Samhain Publishing, $3.50, ISBN 978-1-60504-949-6
Contemporary Erotica, 2010
Juniper Bell’s Training the Receptionist makes it clear that when an author wants to write something that is completely out of this world where realism is concerned, she has better let me know in advance, preferably on the first page, instead of playing it straight only to catch me by surprise in the following pages.
Picture this: Dana Arthur has had a series of poorly-paying jobs and she applies to be a receptionist at a “consulting firm” called Cowell & Dirk. Despite being not qualified and sounding like an idiotic miscreant during the interview, she gets the job. Knowing that she is going to start working in a potentially conservative environment, Dana proceeds to celebrate by getting a big-ass tattoo at the back of her neck.
And then, on the first day of her job, she gets her uniform:
Wrong. So wrong. I opened the box and dug through layers of white tissue until I found the assigned outfit for my first day on the job. Lingerie. Not just any lingerie, but expensive, high-class, call-girl-type lingerie. It was a teddy made of black lace. I’d never seen anything so artfully beautiful in my life. The way it felt in my hands as I lifted it out of the box, it was like stepping into a fancy restaurant or onto a Caribbean cruise ship. Maybe it sounds crazy, but that was the feeling I got. Lingerie like that makes you feel precious and cared-for.
We are about a quarter into this story when I finally realize, oh, this is not a “real” story, this is a set-up for a pornographic movie.
A black leather ribbon ran under my breasts and crisscrossed between them, forming the shoulder straps. The openwork lace left lots of space for skin to show through. The biggest gaps in the fabric were in the area covering my nipples. Covering being an exaggeration. My nipples, big and dark, showed through like two bull’s-eyes. Every time I moved, the lace slid against them and gave me a little teasing rub. Bigger and darker they grew, even in the few moments I balanced there on the toilet seat. The rest of the teddy, the part below the breasts, was loose and silky. The crotch had a cotton lining, perhaps to soak up the moisture inspired by the movement of lace-on-nipple.
Instead of suing the company for sexual harassment, Dana decides to “see” her sexy boss Simon Dirk’s “bet” and “maybe even raise him”. Soon, she is touching herself and letting all kinds of sleazeballs in this story have a go at her. By the last page, she decides that she has found her dream job. What a wonderful life it is to be a receptionist!
There is nothing romantic about this story, so it’s best that readers treat this one as a work of pure erotica. I mean, any pretty girl would do for Simon and his buddy as long as they get to jump her, so it’s not as if there is anything special about Dana that earns her their affections beyond the fact that she is pretty enough to be humped by them.
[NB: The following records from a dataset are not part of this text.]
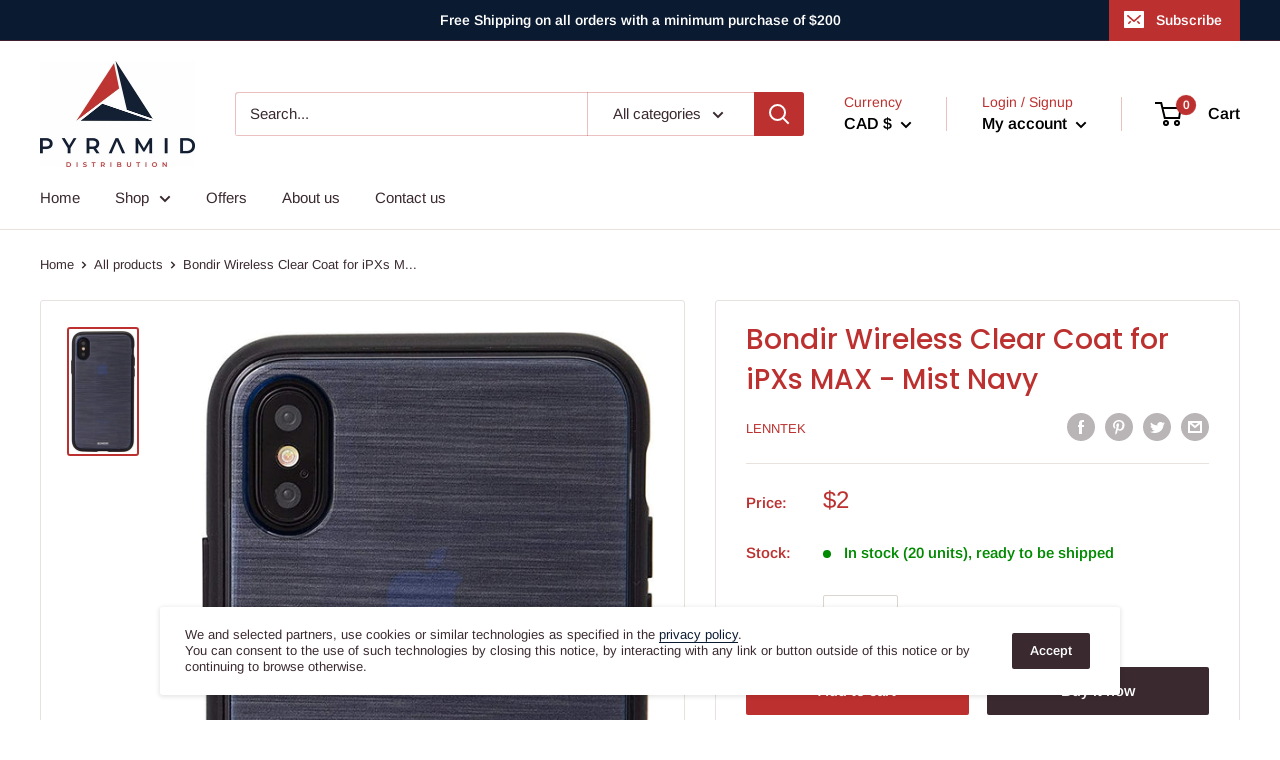

--- FILE ---
content_type: text/javascript
request_url: https://pyramiddistribution.com/cdn/shop/t/14/assets/custom.js?v=90373254691674712701603128195
body_size: -629
content:
//# sourceMappingURL=/cdn/shop/t/14/assets/custom.js.map?v=90373254691674712701603128195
Still, there isn’t anything wrong with fantasies like this one where I am concerned. The only problem I have with this one is how the author starts the story adopting the tone of a chick-lit author only to pull that crazy porn premise on me out of the blue. Because I am led to believe that the story has its roots in reality, I find myself wondering how Simon and his buddy can get away with what they do without being bankrupted by a series of sexual harassment lawsuits. Dana’s reaction doesn’t feel real either. She never pauses to wonder about the outlandish situation she’s in. She’s just go, “Oh, I’d put on the lingerie and when the boss asks me to show him my breasts, I feel that I have to obey, hee-hee-hee!”
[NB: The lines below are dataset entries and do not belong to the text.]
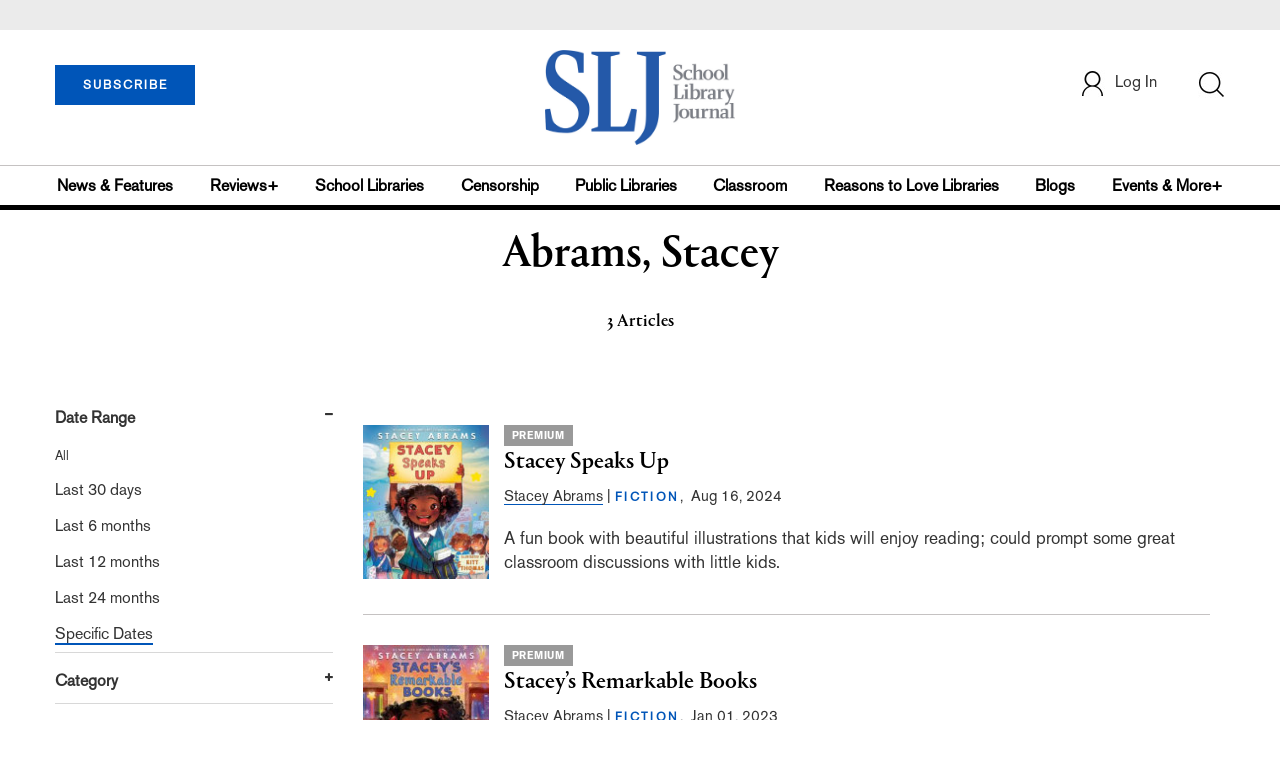

--- FILE ---
content_type: text/html; charset=utf-8
request_url: https://www.google.com/recaptcha/api2/aframe
body_size: -85
content:
<!DOCTYPE HTML><html><head><meta http-equiv="content-type" content="text/html; charset=UTF-8"></head><body><script nonce="vXHS472ZgHdPfGe5q52LnA">/** Anti-fraud and anti-abuse applications only. See google.com/recaptcha */ try{var clients={'sodar':'https://pagead2.googlesyndication.com/pagead/sodar?'};window.addEventListener("message",function(a){try{if(a.source===window.parent){var b=JSON.parse(a.data);var c=clients[b['id']];if(c){var d=document.createElement('img');d.src=c+b['params']+'&rc='+(localStorage.getItem("rc::a")?sessionStorage.getItem("rc::b"):"");window.document.body.appendChild(d);sessionStorage.setItem("rc::e",parseInt(sessionStorage.getItem("rc::e")||0)+1);localStorage.setItem("rc::h",'1764606757395');}}}catch(b){}});window.parent.postMessage("_grecaptcha_ready", "*");}catch(b){}</script></body></html>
Yes, this is a work of erotica, but being a work of erotica doesn’t automatically mean that the story by default has the right to be as outlandish and unrealistic as possible. If the author wants to do that, set the appropriate tone on the first page. Because Training the Receptionist jumps straight into the realm of outlandish fantasies without letting me know in advance, I experience a sense of disorientation that I can never recover from during the rest of the story.